*Problem description:* Which lines in the records below contain the word "farther"? Copy out every one of them.

++++ Data excerpts

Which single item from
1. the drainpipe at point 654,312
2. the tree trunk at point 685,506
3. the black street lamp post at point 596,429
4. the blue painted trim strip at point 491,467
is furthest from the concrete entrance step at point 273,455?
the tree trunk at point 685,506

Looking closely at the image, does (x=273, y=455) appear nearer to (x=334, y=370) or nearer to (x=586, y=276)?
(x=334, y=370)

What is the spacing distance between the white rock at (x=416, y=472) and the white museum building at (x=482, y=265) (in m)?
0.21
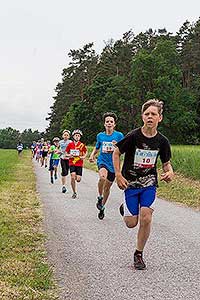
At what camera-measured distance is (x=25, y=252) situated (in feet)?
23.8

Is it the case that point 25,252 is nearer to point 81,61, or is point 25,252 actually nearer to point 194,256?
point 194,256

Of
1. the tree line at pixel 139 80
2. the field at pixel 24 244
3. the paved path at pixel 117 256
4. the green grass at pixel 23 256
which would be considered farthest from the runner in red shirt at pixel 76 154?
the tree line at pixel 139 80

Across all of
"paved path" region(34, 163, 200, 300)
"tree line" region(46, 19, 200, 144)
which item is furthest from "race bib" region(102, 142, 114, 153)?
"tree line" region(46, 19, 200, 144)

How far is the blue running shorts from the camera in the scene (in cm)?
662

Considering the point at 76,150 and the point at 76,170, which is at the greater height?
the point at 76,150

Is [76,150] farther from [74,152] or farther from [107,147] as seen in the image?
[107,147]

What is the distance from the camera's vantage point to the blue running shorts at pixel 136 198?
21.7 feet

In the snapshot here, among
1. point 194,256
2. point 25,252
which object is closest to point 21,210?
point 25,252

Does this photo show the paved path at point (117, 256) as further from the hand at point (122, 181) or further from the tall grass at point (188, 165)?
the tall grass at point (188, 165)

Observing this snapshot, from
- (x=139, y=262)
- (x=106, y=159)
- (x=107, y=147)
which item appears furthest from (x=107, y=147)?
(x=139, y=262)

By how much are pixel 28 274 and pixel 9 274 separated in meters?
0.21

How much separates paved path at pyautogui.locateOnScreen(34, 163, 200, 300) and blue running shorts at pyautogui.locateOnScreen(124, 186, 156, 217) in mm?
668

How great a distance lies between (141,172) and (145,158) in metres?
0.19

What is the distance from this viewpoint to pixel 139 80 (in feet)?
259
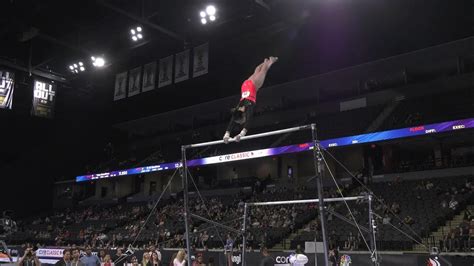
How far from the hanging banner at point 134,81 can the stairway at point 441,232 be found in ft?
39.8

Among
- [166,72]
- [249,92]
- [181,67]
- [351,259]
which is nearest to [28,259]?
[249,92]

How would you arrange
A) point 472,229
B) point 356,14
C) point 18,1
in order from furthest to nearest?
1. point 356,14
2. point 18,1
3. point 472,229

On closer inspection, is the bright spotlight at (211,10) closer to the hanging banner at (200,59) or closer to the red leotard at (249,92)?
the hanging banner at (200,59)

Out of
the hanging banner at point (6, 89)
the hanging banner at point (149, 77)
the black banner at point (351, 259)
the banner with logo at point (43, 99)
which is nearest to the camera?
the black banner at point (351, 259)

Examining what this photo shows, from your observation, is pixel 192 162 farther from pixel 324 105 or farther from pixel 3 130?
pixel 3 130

++++++++
++++ Data excerpts

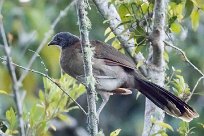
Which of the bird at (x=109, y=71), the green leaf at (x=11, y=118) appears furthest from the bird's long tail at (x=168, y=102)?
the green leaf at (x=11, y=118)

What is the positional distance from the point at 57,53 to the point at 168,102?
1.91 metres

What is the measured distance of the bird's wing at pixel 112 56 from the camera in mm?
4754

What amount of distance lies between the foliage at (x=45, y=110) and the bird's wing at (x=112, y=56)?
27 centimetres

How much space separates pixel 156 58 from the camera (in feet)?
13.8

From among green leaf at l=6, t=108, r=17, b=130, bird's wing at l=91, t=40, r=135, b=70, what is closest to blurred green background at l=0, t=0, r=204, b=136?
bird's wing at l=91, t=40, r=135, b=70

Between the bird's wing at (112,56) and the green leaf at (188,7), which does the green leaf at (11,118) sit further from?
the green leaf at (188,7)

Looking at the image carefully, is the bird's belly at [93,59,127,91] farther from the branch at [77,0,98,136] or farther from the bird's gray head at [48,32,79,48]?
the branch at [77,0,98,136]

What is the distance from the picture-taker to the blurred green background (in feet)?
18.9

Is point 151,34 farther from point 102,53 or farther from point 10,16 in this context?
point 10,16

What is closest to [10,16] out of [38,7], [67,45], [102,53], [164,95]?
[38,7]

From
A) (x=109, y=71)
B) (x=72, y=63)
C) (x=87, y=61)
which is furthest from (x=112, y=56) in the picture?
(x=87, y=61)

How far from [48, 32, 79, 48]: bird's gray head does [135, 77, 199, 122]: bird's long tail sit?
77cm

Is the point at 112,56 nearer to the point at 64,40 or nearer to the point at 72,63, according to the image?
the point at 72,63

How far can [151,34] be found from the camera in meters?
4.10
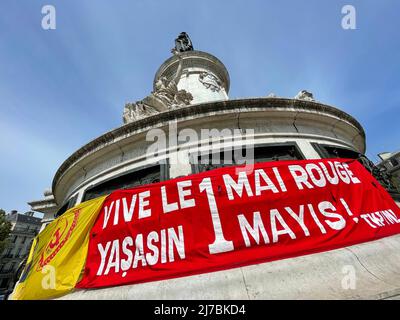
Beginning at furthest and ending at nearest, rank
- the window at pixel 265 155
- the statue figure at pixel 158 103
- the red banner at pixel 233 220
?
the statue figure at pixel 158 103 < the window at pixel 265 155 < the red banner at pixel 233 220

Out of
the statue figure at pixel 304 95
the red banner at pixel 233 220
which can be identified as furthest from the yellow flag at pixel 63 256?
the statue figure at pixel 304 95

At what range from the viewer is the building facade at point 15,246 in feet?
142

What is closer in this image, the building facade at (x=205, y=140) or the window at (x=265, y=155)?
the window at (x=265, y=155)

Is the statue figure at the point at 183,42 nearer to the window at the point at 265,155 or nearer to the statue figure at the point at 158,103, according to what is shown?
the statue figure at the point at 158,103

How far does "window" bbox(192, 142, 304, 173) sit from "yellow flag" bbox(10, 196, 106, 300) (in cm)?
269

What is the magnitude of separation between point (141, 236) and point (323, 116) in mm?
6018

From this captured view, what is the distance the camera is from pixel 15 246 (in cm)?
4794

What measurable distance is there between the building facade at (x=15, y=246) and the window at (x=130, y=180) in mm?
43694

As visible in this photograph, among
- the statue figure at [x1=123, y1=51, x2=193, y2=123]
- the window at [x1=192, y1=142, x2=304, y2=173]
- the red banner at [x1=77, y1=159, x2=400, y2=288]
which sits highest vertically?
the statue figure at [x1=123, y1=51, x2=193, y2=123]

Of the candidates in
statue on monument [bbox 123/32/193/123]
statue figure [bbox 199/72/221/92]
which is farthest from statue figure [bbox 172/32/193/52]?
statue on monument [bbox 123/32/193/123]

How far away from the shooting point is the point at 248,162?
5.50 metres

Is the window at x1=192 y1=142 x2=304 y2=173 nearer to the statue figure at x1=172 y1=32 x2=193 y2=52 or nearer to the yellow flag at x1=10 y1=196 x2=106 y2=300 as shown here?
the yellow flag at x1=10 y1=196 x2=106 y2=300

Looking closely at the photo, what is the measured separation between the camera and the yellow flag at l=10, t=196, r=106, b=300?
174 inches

++++++++
++++ Data excerpts

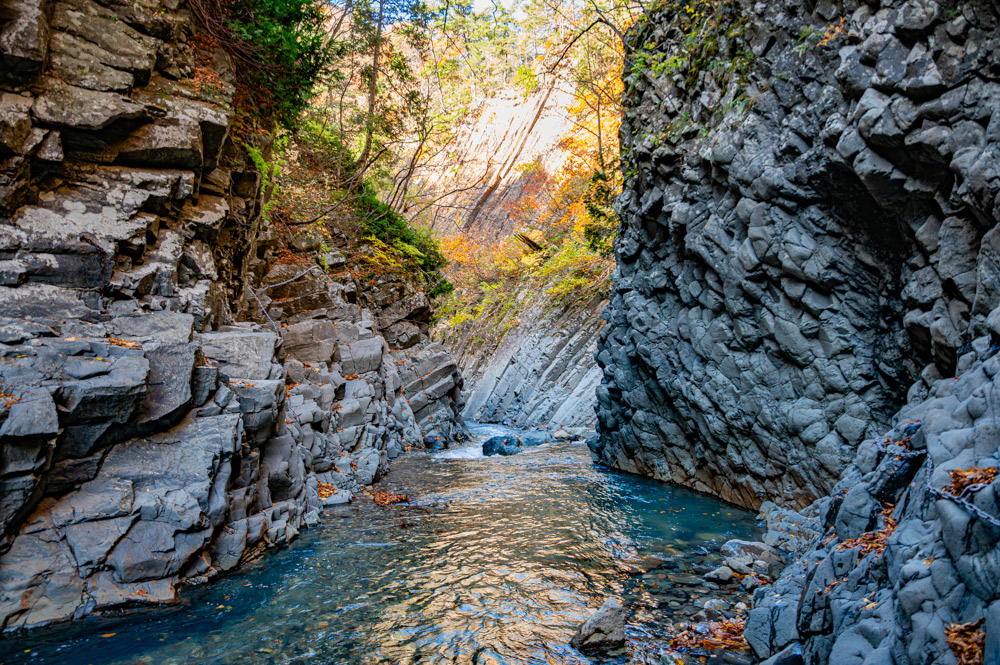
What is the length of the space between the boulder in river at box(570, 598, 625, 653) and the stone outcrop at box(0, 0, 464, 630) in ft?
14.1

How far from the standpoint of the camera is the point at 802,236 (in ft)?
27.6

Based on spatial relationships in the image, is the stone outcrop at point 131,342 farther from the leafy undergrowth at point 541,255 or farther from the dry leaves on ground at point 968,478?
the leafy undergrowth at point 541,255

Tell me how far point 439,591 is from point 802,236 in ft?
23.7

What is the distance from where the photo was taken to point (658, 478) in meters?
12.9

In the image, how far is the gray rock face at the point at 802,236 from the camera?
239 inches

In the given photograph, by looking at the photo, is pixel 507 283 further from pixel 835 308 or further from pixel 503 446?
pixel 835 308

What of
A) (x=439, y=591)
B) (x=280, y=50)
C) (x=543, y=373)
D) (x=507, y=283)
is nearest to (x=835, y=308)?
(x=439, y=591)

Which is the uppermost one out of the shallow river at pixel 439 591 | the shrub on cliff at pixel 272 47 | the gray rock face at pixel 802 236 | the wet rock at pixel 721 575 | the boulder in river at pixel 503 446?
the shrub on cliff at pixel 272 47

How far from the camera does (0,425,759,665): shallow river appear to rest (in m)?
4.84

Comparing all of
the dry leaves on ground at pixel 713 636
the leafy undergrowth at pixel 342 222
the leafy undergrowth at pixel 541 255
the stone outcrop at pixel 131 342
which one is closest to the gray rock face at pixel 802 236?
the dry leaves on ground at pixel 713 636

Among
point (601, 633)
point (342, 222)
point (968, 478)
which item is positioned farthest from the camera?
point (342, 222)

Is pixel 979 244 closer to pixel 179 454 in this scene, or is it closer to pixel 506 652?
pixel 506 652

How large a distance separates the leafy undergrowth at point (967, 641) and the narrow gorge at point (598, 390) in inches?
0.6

++++++++

*Reply:*
Is [76,150] farther from [74,152] or farther from [107,147] as seen in the image?
Examining what this photo shows, from your observation, is pixel 192 162 farther from pixel 324 105 or farther from pixel 3 130?
Looking at the image carefully, is the bird's belly at [93,59,127,91] farther from the branch at [77,0,98,136] or farther from the bird's gray head at [48,32,79,48]?
Is point 151,34 farther from point 102,53 or farther from point 10,16 in this context?
Based on spatial relationships in the image, is the stone outcrop at point 131,342 farther from the leafy undergrowth at point 541,255 or farther from the dry leaves on ground at point 968,478?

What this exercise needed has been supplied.